The BMIP was created to address exactly these gaps — building domestic underwriting capacity so that Indian-linked vessels and cargo remain insured even when global markets pull back, and supporting India’s larger maritime growth ambitions.
Key Features of BMIP
- Indian underwriting support: Risks are assessed, priced and carried within India by domestic insurers.
- Shared risk mechanism: Pooling spreads large exposures across multiple insurers, making big-ticket marine risk insurance viable.
- Coverage for large maritime risks: With USD 1.5 billion capacity and a sovereign guarantee behind it, the pool can absorb risks previously placed only in international markets.
- Continuity of cover: Designed to keep policies in force even during sanctions, conflicts or high-risk situations.
- Local expertise and faster servicing: Indian insurers, surveyors and claims teams understand local trade practices, ports and documentation, supporting quicker resolution.
Types of Risks Covered Under BMIP
The pool is designed to address all major categories of marine risk for Indian-flagged or Indian-controlled vessels, and vessels sailing to or from Indian ports:
- Hull and Machinery Insurance: Physical loss or damage to the vessel itself, including machinery breakdown exposures.

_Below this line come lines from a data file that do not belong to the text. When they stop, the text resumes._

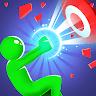 Heroes Inc. apk icon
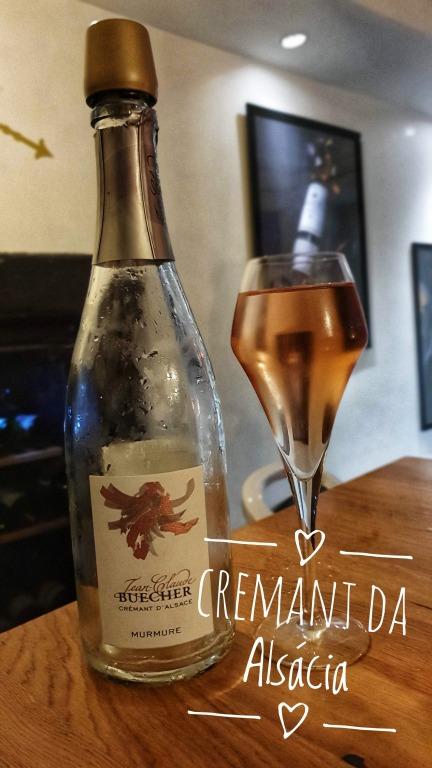 Crémant D'Alsace Jean Claude Buecher (rosé)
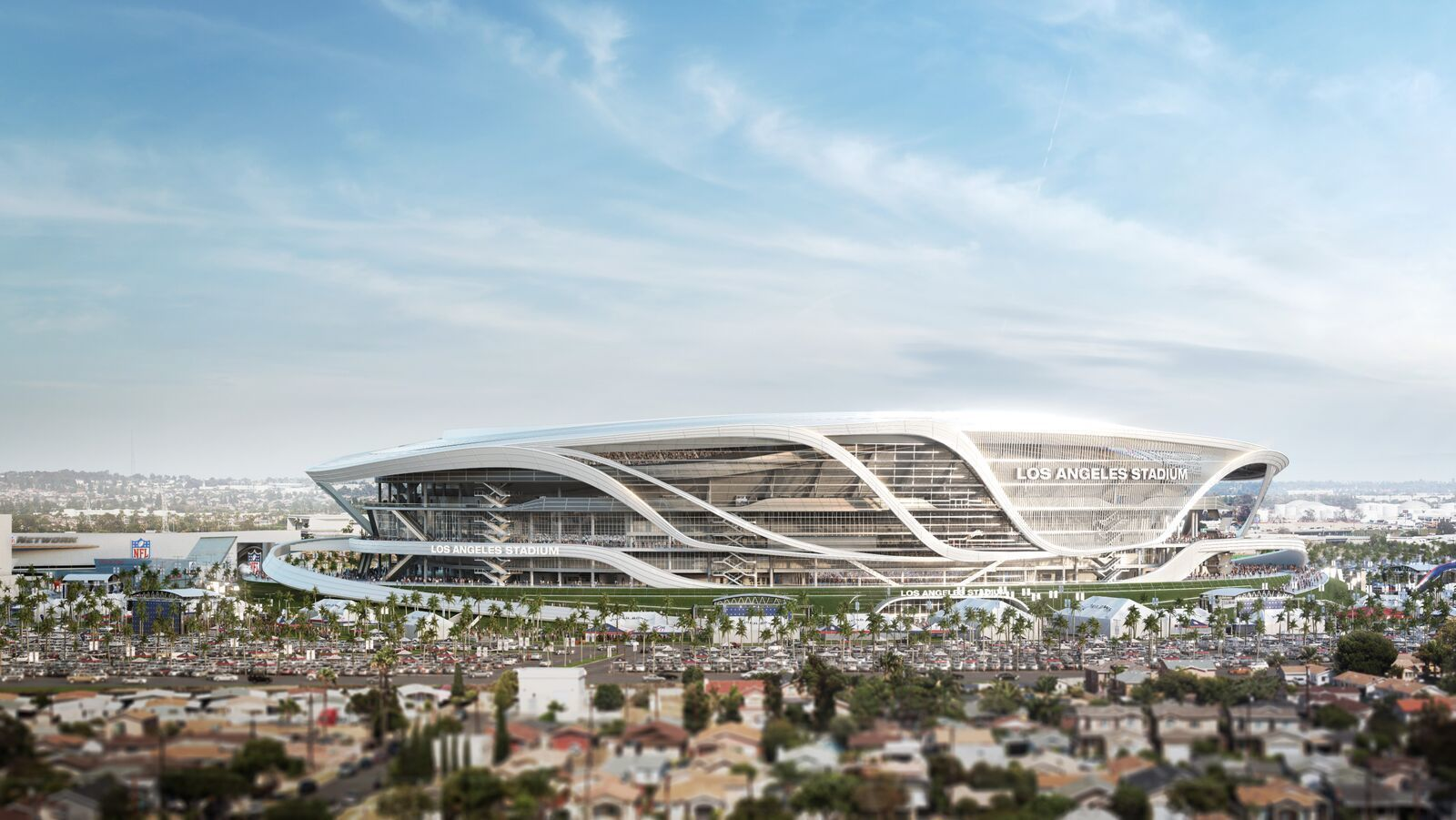 Chargers Raiders And Rams Submit Relocation Applications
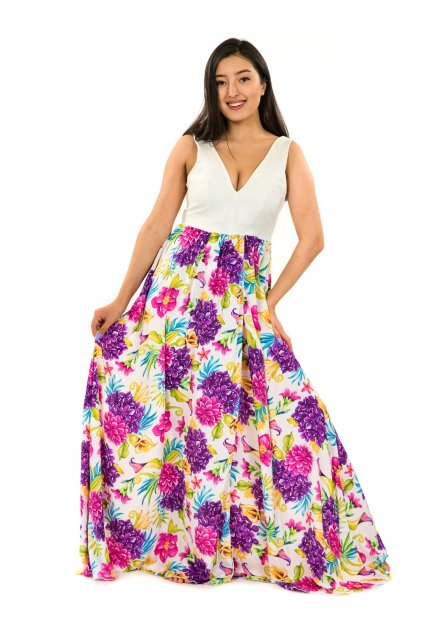 Dlouhé maxi šaty Matea - bílé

- War Risk Cover: Protection against war perils — a critical need for vessels transiting high-risk war zones.
- Protection & Indemnity (P&I) exposures: Third-party liabilities such as oil pollution, wreck removal, cargo damage liability, crew injury and repatriation, and collision liabilities.
- Marine Cargo Risks: Loss or damage to goods in transit by sea, including war-related cargo risks.
- Port, terminal and offshore exposures: As the pool matures, its capacity is expected to support broader maritime infrastructure and offshore energy-related risks.
Benefits for Businesses
For companies engaged in international trade, the BMI Pool brings practical advantages:
- Enhanced insurance capacity for large and complex marine risks within India.
- Reduced dependency on overseas insurers, lowering exposure to sudden cover withdrawals.
- Continuity of shipments through high-risk routes and sanction-sensitive regions.
- Better claim support through local insurers, surveyors and familiar processes.
- Competitive pricing opportunities over time, as domestic capacity reduces reliance on volatile international war-risk rates.
- Improved risk management, with Indian underwriters closer to the realities of Indian trade.
- Support for the Indian maritime ecosystem, keeping premiums and expertise within the country.
How BMIP Supports India’s Maritime Vision
India has set ambitious goals for its maritime sector — expanding ports, growing its fleet, boosting shipbuilding and increasing the share of Indian-flagged vessels in national trade. A strong domestic marine insurance backbone is essential to that vision.
By providing reliable shipping insurance in India, BMIP:
- Encourages fleet expansion under the Indian flag by assuring owners of dependable cover.
- Protects export-import flows that underpin manufacturing and economic growth.
- Strengthens India’s strategic autonomy in trade, ensuring commerce continues even during global crises.
- Builds long-term domestic expertise in specialised marine risk insurance.
Claims Handling Under BMIP
While each policy’s terms govern the specifics, marine claims under pool-issued policies broadly follow a familiar process:
- Claim notification: Inform your insurer immediately after a loss or incident — timely reporting is critical.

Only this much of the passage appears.